The director of commissioning said that she has been in contact with the CCGs who were giving practices financial incentives to cut urgent cancer referrals to ease pressure on secondary care, as revealed by Pulse last week.
The Pulse investigation found that NHS North-East Lincolnshire CCG and NHS Lambeth CCG were offering financial incentives for practices to cut the number of referrals they made, which included urgent cancer referrals.
They were among nine overall who Pulse found were setting practices referrals targets in order to receive extra funding.
Following a media outcry, NHS England has contacted the CCGs involved to say that they must ensure that their incentives scheme should not affect cancer referrals.
Dame Barbara Hakin, national director for commissioning operations at NHS England, said: ‘The number of patients referred to hospital for urgent cancer checks is up by over 600,000 over the past five years, and we now want it to go up even more, so as to diagnose suspected cancers earlier.

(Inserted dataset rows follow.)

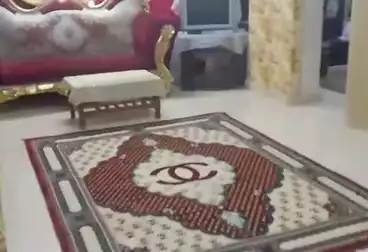 undefined undefined - 2 rooms - floor 2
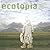 Ecotopia: The Second ICP Tr...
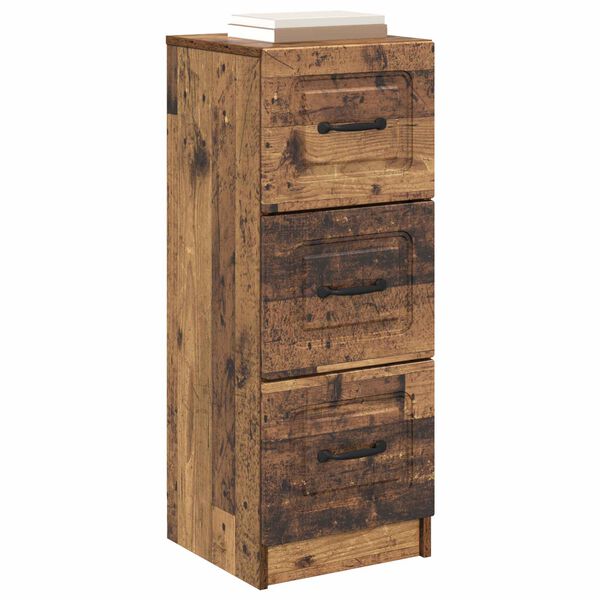 Zobrazen&iacute; obr&aacute;zku produktu 2 z 10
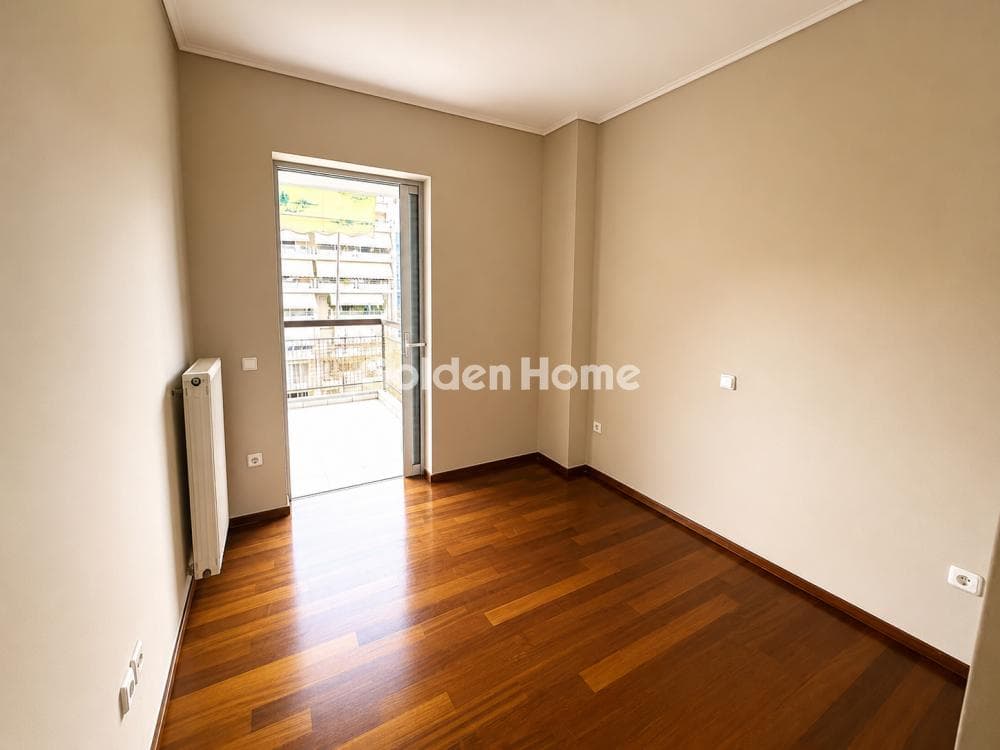 Apartment in Agia Paraskevi, Nea Smyrni — Photo 6 of 8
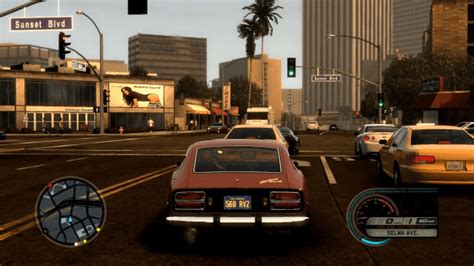 Buy Midnight Club Los Angeles For Ps3 Retroplace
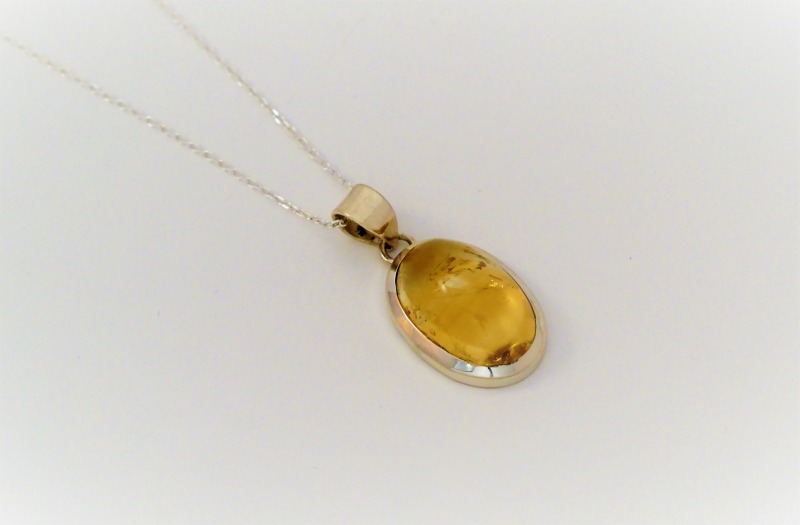 P1060119-citrine-pendentif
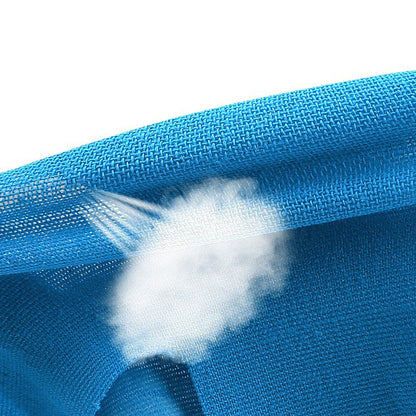 ✨Kupite 2, dobite 2 gratis(👍Nič več mišičnih poškodb)🔥Elastični ščitniki za ramena: fiksna opora, proti trenju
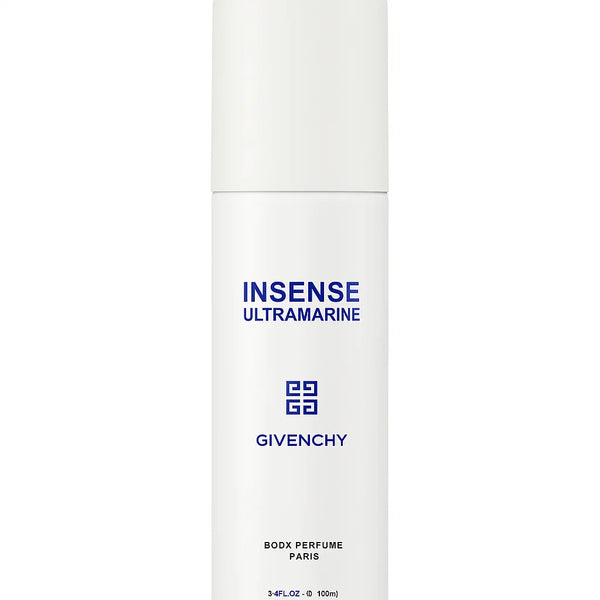 GIVENCHY Intense Ultramarine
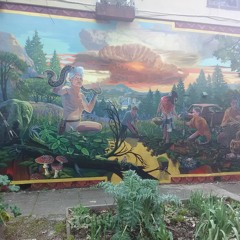 Have You Been Dreaming Of Tsunamis (prod. By POORRESH)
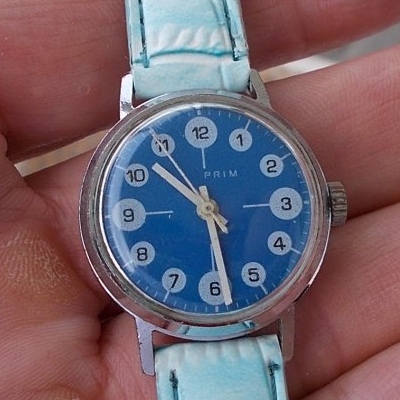 pekne funkcni modre berusky rok 1972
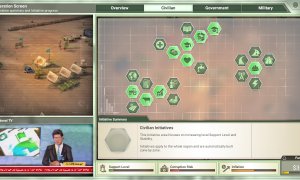 Скриншот игры scr5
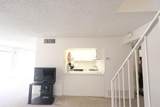 45451 Lupine Lane - Photo 17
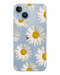 Hey Casey! Miss Daisy Phone Case for iPhone Samsung Huawei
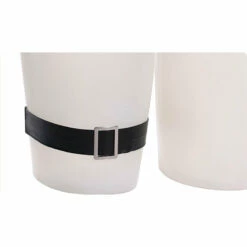 Game Genshin Impact Amber Bunny Girl Cosplay Costumes -COSPLAY CLANS Sales Store 9 3113eb3d ad9c 4610 8753 587eefd7a6ad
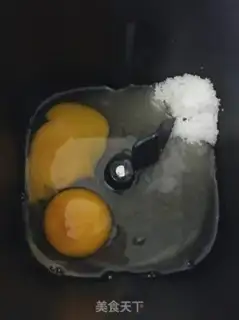 Make Creative Bread step 2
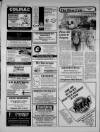 Torbay Express and South Devon Echo Thursday 15 August 1991 Page 28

‘NICE has set out evidence based guidelines for when patients should be referred, and no CCG incentive scheme should in anyway cut across that. We are in touch with each of the CCGs mentioned to ensure that this is very clearly communicated to all practices.’
The GPC said that many of these schemes could be ‘ethically questionable’ and Pulse revealed that the GMC looked into at least one of them to see if it is contrary to the guidance for doctors in Good Medical Practice.
Last week, shadow health secretary Heidi Alexander called for a national review of the CCG schemes.